# Do this
Pull out every line of the data below that contains the string "rect". Case counts.

# Rows of spatial question data

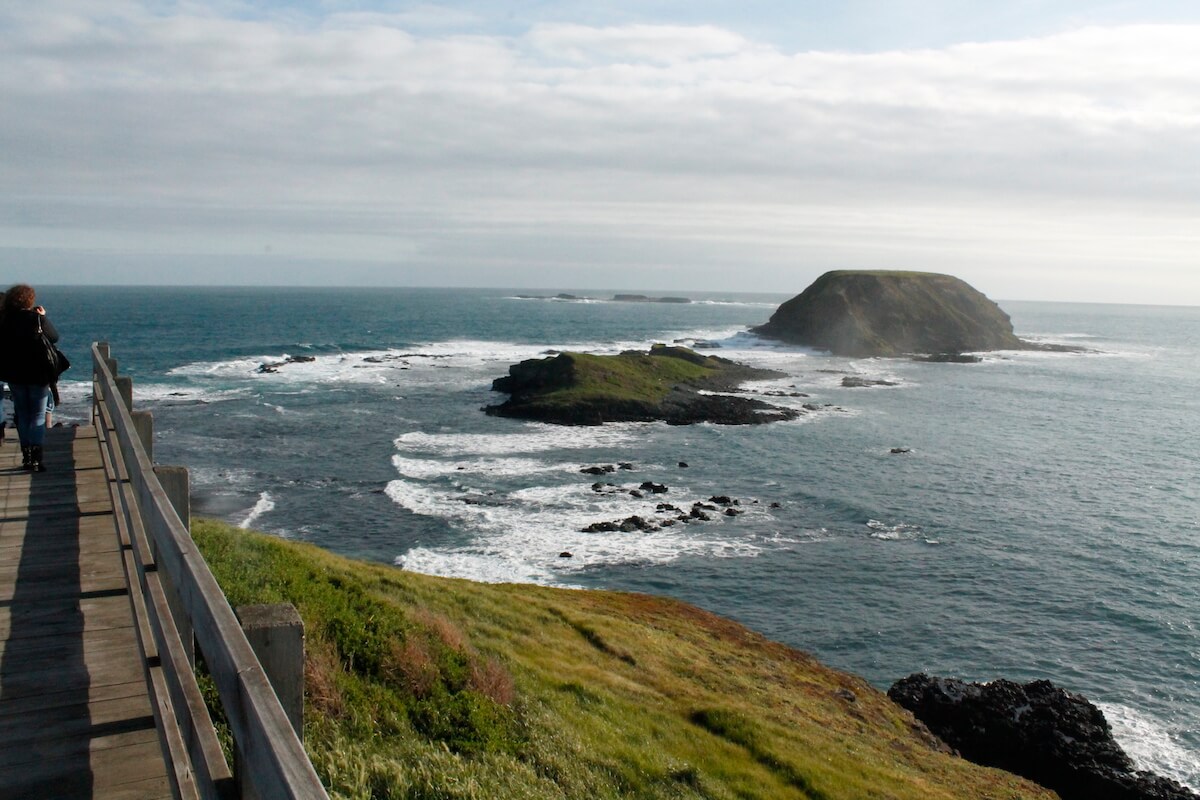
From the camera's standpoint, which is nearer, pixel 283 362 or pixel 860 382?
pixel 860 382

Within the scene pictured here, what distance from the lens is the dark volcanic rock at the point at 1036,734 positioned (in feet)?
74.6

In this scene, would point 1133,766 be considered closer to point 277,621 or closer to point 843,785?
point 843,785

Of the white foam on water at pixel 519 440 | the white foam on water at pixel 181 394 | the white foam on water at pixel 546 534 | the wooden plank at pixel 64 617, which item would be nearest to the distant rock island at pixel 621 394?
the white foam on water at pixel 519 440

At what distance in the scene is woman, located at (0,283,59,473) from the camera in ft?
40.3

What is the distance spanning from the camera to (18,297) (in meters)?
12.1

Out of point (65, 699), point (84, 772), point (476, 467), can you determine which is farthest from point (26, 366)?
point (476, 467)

* * *

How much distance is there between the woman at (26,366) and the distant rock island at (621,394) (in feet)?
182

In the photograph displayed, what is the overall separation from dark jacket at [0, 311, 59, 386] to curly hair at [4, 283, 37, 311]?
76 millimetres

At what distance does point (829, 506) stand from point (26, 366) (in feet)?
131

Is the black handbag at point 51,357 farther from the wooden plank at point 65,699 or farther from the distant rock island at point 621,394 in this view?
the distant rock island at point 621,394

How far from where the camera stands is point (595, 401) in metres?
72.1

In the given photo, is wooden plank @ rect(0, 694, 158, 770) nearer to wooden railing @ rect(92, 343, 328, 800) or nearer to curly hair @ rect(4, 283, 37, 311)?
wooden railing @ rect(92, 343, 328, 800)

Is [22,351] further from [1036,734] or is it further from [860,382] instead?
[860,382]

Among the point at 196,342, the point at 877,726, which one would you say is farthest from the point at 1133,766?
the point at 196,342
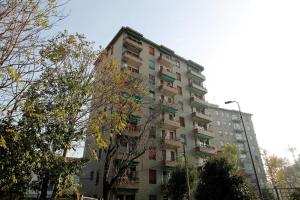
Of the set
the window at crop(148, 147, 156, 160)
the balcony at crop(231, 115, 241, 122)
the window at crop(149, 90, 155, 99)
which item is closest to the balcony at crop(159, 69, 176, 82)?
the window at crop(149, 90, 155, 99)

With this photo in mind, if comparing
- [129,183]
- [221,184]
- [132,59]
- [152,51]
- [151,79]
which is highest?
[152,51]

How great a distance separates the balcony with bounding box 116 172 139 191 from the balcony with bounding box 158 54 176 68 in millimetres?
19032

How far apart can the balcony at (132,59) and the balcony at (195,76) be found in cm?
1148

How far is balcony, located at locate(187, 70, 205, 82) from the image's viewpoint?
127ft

==

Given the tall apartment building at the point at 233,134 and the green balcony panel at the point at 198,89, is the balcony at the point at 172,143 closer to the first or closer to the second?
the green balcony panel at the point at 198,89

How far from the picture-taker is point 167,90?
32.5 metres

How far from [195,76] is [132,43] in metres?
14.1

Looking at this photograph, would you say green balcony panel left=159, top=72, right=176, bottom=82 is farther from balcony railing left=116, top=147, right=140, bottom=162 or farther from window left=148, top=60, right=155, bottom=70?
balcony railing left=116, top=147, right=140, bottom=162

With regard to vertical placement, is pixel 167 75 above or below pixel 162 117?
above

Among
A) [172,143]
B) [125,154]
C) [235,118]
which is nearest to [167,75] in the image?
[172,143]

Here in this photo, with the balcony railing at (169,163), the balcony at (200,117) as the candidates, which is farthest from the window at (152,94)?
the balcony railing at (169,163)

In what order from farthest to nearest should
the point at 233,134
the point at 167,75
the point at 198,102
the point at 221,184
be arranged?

# Solution for this task
In the given photo, is wooden plank @ rect(0, 694, 158, 770) nearer to wooden railing @ rect(92, 343, 328, 800) or nearer to curly hair @ rect(4, 283, 37, 311)?
wooden railing @ rect(92, 343, 328, 800)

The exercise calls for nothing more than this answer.